▸ **TASK DETAILS**
Wherever a line of the data contains "width", copy that line.

▸ **GIVEN RECORDS**
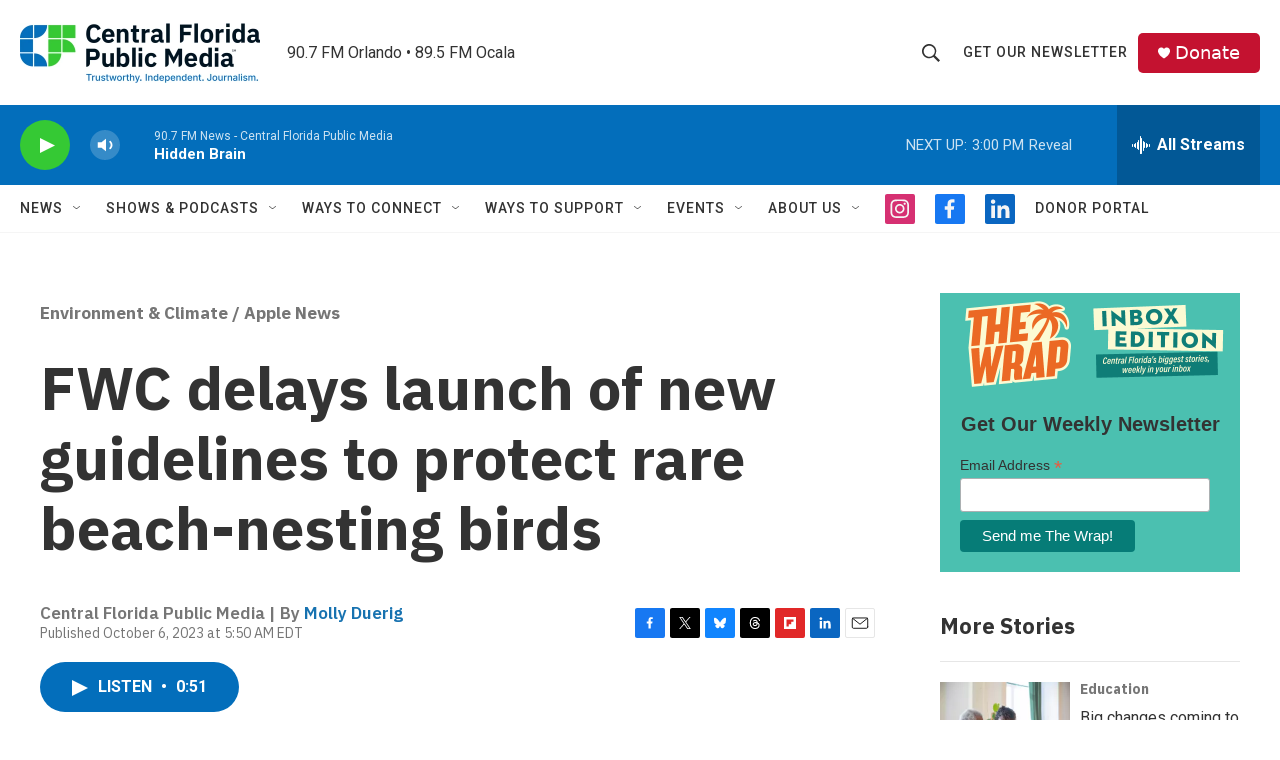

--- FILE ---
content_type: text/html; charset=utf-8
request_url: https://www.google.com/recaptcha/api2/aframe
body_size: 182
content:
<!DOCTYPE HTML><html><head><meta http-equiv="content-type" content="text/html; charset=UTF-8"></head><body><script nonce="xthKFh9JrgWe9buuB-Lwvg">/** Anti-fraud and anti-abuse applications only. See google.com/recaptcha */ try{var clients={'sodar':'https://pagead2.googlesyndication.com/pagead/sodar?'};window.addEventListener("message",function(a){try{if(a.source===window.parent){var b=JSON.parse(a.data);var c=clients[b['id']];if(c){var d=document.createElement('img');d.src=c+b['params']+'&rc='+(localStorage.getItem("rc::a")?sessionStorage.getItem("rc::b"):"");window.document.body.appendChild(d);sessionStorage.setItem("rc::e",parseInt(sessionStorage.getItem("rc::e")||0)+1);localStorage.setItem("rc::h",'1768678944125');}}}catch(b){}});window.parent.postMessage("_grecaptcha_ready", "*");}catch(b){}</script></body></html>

---

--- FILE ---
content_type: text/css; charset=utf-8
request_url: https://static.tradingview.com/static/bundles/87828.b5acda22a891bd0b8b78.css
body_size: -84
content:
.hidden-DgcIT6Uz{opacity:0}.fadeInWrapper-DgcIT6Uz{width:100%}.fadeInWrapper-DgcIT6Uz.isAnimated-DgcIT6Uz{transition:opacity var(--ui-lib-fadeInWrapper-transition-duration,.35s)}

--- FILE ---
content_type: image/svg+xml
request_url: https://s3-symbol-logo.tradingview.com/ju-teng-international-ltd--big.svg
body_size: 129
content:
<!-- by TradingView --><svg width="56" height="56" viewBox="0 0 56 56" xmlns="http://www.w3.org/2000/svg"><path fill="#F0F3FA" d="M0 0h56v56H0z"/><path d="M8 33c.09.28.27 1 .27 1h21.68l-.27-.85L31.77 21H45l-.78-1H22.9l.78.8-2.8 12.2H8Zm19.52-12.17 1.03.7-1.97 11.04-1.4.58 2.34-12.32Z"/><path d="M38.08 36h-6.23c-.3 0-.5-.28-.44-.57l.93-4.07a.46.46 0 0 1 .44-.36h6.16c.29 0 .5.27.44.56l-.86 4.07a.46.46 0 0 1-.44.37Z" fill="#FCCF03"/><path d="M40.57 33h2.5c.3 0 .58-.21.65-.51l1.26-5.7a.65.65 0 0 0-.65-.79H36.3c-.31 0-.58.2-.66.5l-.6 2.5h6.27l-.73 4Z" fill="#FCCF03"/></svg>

▸ **ANSWER**
.hidden-DgcIT6Uz{opacity:0}.fadeInWrapper-DgcIT6Uz{width:100%}.fadeInWrapper-DgcIT6Uz.isAnimated-DgcIT6Uz{transition:opacity var(--ui-lib-fadeInWrapper-transition-duration,.35s)}
<!-- by TradingView --><svg width="56" height="56" viewBox="0 0 56 56" xmlns="http://www.w3.org/2000/svg"><path fill="#F0F3FA" d="M0 0h56v56H0z"/><path d="M8 33c.09.28.27 1 .27 1h21.68l-.27-.85L31.77 21H45l-.78-1H22.9l.78.8-2.8 12.2H8Zm19.52-12.17 1.03.7-1.97 11.04-1.4.58 2.34-12.32Z"/><path d="M38.08 36h-6.23c-.3 0-.5-.28-.44-.57l.93-4.07a.46.46 0 0 1 .44-.36h6.16c.29 0 .5.27.44.56l-.86 4.07a.46.46 0 0 1-.44.37Z" fill="#FCCF03"/><path d="M40.57 33h2.5c.3 0 .58-.21.65-.51l1.26-5.7a.65.65 0 0 0-.65-.79H36.3c-.31 0-.58.2-.66.5l-.6 2.5h6.27l-.73 4Z" fill="#FCCF03"/></svg>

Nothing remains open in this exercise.